> [Extrait fourni]
Ce que Leslie Voltaire, l’architecte de l’aéroport international des Cayes, ne dit pas. L’aéroport, cette illusion de normalité dans un pays fragmenté. Le langage de l’État fonctionne encore, mais son action n’atteint plus le réel.

Le communiqué émis le 1er avril 2025 par le Conseil Présidentiel de Transition (CPT), et relayé par le Conseiller-Président Leslie Voltaire, annonce avec solennité une réunion consacrée à la « réouverture progressive et sécurisée » de l’aéroport international Toussaint Louverture. À première vue, ce langage technique évoque la reprise d’un processus interrompu. Mais à y regarder de plus près, cette déclaration révèle davantage une mise en scène politique que la manifestation d’une reprise effective de contrôle étatique.

Ce discours repose sur une dissonance flagrante entre la parole officielle et la réalité du terrain. Pendant que l’on évoque des discussions de haut niveau à la Villa d’Accueil, un convoi gouvernemental en direction de Mirebalais par air est criblé de balles à Saut d’Eau, blessant au moins un policier. L’information, confirmée par une source gouvernementale, témoigne de l’état réel du territoire : fragmenté, conflictuel, et dominé par des groupes armés disposant de la capacité de frapper les forces de l’ordre en mouvement.

> [Données extraites]
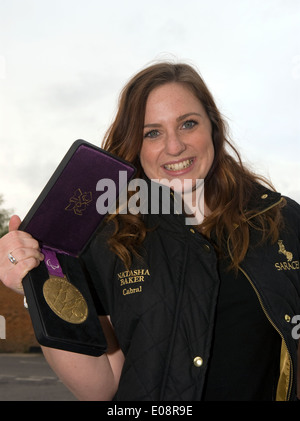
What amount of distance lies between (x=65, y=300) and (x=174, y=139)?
0.98 metres

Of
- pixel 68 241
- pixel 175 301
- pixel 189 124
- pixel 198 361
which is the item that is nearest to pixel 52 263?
pixel 68 241

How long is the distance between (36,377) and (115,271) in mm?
12431

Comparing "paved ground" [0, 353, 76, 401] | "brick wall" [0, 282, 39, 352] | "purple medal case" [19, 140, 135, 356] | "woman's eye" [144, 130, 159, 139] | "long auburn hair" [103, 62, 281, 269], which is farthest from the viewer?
"brick wall" [0, 282, 39, 352]

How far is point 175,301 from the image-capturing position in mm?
2270

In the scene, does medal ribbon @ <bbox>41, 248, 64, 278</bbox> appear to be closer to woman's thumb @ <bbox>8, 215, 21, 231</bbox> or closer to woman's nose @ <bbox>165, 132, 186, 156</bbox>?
woman's thumb @ <bbox>8, 215, 21, 231</bbox>

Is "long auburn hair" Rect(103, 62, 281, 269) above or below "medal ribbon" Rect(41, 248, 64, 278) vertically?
above

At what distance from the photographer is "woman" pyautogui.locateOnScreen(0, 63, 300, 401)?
219cm

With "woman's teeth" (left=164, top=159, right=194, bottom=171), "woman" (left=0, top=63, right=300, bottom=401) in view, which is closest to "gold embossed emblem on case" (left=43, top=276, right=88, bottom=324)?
"woman" (left=0, top=63, right=300, bottom=401)

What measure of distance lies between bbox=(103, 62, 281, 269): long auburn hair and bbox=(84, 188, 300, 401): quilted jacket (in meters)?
0.06

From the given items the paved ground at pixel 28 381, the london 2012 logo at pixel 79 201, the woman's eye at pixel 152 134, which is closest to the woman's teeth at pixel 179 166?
the woman's eye at pixel 152 134

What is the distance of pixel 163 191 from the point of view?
8.74 ft

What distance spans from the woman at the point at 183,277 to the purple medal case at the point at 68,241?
98 millimetres

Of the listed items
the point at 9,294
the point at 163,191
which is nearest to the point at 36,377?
the point at 9,294

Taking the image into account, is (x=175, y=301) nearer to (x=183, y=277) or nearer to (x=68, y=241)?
(x=183, y=277)
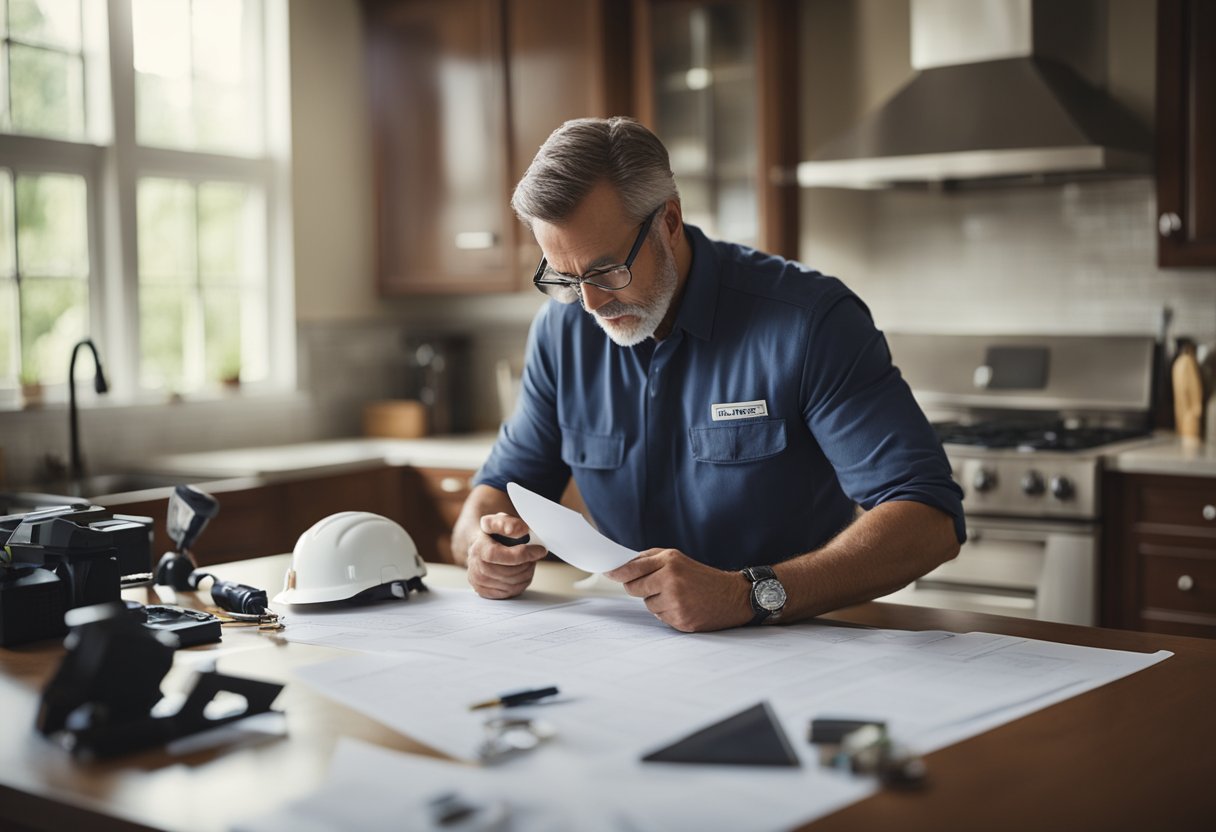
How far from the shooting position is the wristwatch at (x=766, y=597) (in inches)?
67.8

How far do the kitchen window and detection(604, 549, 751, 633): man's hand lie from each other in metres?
2.72

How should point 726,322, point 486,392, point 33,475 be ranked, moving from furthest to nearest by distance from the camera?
point 486,392 < point 33,475 < point 726,322

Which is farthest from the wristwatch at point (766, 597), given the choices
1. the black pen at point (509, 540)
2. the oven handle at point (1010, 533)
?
the oven handle at point (1010, 533)

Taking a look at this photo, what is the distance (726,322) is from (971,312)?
2.12 metres

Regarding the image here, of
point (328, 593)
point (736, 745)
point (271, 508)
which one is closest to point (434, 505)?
point (271, 508)

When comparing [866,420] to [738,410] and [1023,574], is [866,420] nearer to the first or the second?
[738,410]

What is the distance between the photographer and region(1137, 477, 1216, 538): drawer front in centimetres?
319

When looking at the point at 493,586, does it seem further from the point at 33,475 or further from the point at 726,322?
the point at 33,475

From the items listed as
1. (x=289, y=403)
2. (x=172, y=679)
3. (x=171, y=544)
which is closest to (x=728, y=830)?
(x=172, y=679)

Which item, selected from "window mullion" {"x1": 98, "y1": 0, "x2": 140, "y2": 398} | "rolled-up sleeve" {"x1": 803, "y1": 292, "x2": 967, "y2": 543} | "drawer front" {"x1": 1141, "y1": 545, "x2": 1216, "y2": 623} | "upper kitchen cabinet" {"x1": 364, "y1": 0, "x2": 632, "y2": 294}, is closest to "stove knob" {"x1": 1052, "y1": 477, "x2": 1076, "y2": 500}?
"drawer front" {"x1": 1141, "y1": 545, "x2": 1216, "y2": 623}

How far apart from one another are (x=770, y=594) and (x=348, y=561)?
632 millimetres

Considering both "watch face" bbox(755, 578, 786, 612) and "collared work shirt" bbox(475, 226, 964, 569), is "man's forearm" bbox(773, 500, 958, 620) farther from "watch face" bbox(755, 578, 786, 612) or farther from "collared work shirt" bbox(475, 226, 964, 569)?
"collared work shirt" bbox(475, 226, 964, 569)

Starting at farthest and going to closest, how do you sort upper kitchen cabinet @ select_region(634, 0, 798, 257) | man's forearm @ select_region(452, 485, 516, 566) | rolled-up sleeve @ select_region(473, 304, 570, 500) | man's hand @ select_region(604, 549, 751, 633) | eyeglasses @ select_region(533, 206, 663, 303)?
upper kitchen cabinet @ select_region(634, 0, 798, 257) < rolled-up sleeve @ select_region(473, 304, 570, 500) < man's forearm @ select_region(452, 485, 516, 566) < eyeglasses @ select_region(533, 206, 663, 303) < man's hand @ select_region(604, 549, 751, 633)

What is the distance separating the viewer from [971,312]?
13.4 ft
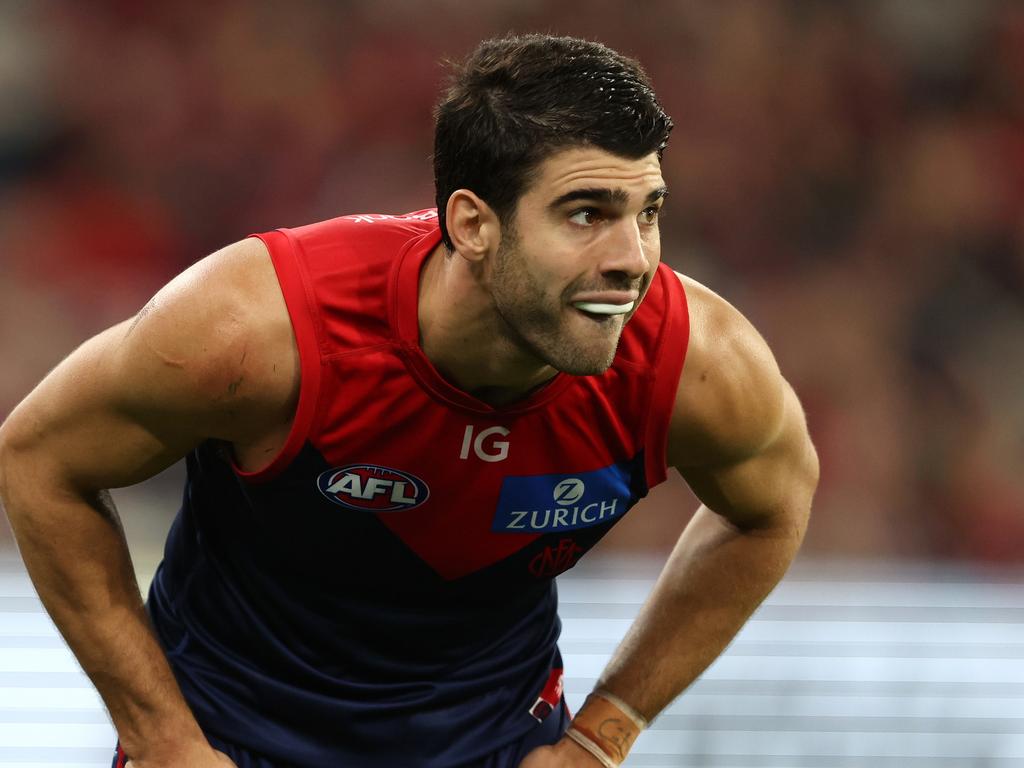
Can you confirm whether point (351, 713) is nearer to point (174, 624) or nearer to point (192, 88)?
point (174, 624)

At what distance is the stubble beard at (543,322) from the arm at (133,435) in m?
0.33

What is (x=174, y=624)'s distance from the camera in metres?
2.60

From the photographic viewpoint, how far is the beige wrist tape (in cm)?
261

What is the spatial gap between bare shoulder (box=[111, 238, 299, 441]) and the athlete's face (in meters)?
0.34

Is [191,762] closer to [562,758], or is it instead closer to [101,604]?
[101,604]

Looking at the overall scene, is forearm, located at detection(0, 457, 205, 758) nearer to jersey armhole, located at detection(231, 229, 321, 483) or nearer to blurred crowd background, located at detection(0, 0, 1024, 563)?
jersey armhole, located at detection(231, 229, 321, 483)

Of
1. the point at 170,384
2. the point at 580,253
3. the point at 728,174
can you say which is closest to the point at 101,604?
the point at 170,384

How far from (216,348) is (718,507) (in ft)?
3.17

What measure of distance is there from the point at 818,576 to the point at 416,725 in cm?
305

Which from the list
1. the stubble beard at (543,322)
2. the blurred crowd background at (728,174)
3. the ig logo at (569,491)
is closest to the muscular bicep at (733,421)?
the ig logo at (569,491)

> [Tâches à réaliser]
1. Présentez sous forme de liste numérotée les lignes des rangées, depuis celle qui contient "Of the listed items" jusqu'à celle qui contient "point 486,392 < point 33,475 < point 726,322", ces deux lignes comprises. Omettez les lignes vides et les images.
2. Rédigez la suite de l'extrait sur la réouverture de l'aéroport Toussaint Louverture, en partant de sa dernière phrase.

> [Réponses par tâche]
1.
1. Of the listed items
2. the point at 9,294
3. the point at 163,191
4. which is nearest to the point at 36,377?
5. the point at 9,294
6. Taking the image into account, is (x=175, y=301) nearer to (x=183, y=277) or nearer to (x=68, y=241)?
7. (x=183, y=277)
8. How far from the shooting position is the wristwatch at (x=766, y=597) (in inches)?
9. 67.8
10. How far do the kitchen window and detection(604, 549, 751, 633): man's hand lie from each other in metres?
11. 2.72
12. How should point 726,322, point 486,392, point 33,475 be ranked, moving from furthest to nearest by distance from the camera?
13. point 486,392 < point 33,475 < point 726,322

2.
Dans ce contexte, la question n’est pas seulement logistique — comment rouvrir un aéroport — mais profondément politique : à quelles conditions peut-on parler de « réouverture » lorsqu’aucun périmètre sécuritaire durable n’est garanti ? Que signifie rouvrir un lieu stratégique sans maîtrise effective des accès, des axes routiers et de l’espace environnant ? Une réouverture sans territoire constitue moins une opération de gouvernance qu’un geste symbolique, destiné à entretenir l’apparence d’un État opérant selon les normes de fonctionnement international.

L’allusion implicite à une coordination avec la communauté internationale introduit un autre élément : celui de la délégation implicite de souveraineté. En mobilisant un vocabulaire diplomatique — « dialogue », « reprise », « stabilité » — le communiqué semble vouloir rassurer des acteurs extérieurs davantage que répondre à la population haïtienne elle-même, confrontée à la dislocation continue des institutions.

En somme, le communiqué révèle une fracture fondamentale dans l’exercice de l’autorité : le langage de l’État fonctionne encore, mais son action n’atteint plus le réel. Il s’agit d’un État parlant au nom d’un pouvoir qu’il ne possède plus entièrement, ou qu’il exerce de manière partielle, intermittente, conditionnée.